Plaintiff has proffered both direct and circumstantial proof that his placement in administrative segregation was motivated by his grievance against Hamilton. He testified that he was transferred almost immediately after Blim asked him about the grievance. When another officer asked why plaintiff was being taken to segregation, Blim replied that it was because plaintiff had filed a 602. Lopez Depo. at 21:9-12, 36:14-17.

Defendant has countered not with a "general justification" argument, but rather with specific information that he placed plaintiff in segregation to protect Hamilton's safety after considering confidential information he deemed reliable. Blim Decl. ¶¶ 9-10; Docket No. 44.

Plaintiff suggests there was no confidential information and hence no legitimate correctional goal. He bases this argument on the purported lack of paperwork when he arrived in segregation and the later lack of confidential information at his initial classification hearing.

Lopez Depo. at 17:14-18:7, 21:19-23. He has not explained, however, how the absence of paperwork when he first arrived in segregation translates to a showing that Blim had not received confidential information. Moreover, his own testimony and exhibits contradict his claim there was no confidential information. Opp'n, Exs. C, D; Lopez Depo. at 18:2-3. Sprewell v. Golden State Warriors, 266 F.3d 979, 989, as amended, 275 F.3d 1187 (9th Cir. 2001) (by providing documents that undermine allegations, a plaintiff can plead himself out of a claim).*fn3

Finally, plaintiff suggests that his placement in segregation was not justified by a legitimate correctional goal because he "never had any a problem before, never" with Hamilton. Lopez Depo. at 33:18-20. This self-serving statement does not rebut defendant's showing that he acted after receiving information about a threat to Hamilton, an action that furthered a legitimate correctional goal.

IT IS THEREFORE RECOMMENDED that defendant's motion for summary judgment (docket no. 32) be granted.

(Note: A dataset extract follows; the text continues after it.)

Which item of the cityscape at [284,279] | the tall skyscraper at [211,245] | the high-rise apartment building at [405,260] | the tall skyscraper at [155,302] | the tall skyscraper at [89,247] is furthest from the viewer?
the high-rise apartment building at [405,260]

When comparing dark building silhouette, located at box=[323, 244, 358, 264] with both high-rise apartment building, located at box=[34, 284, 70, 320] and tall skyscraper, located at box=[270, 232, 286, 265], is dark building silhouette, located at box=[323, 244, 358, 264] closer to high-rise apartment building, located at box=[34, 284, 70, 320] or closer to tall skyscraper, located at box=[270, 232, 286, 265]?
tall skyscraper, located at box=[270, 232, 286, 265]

These findings and recommendations are submitted to the United States District Judge assigned to the case, pursuant to the provisions of 28 U.S.C. § 636(b)(l). Within twenty days after being served with these findings and recommendations, any party may file written objections with the court and serve a copy on all parties. Such a document should be captioned "Objections to Magistrate Judge's Findings and Recommendations." Any reply to the objections shall be served and filed within ten days after service of the objections. The parties are advised that failure to file objections within the specified time may waive the right to appeal the District Court's order. Martinez v. Ylst, 951 F.2d 1153 (9th Cir. 1991).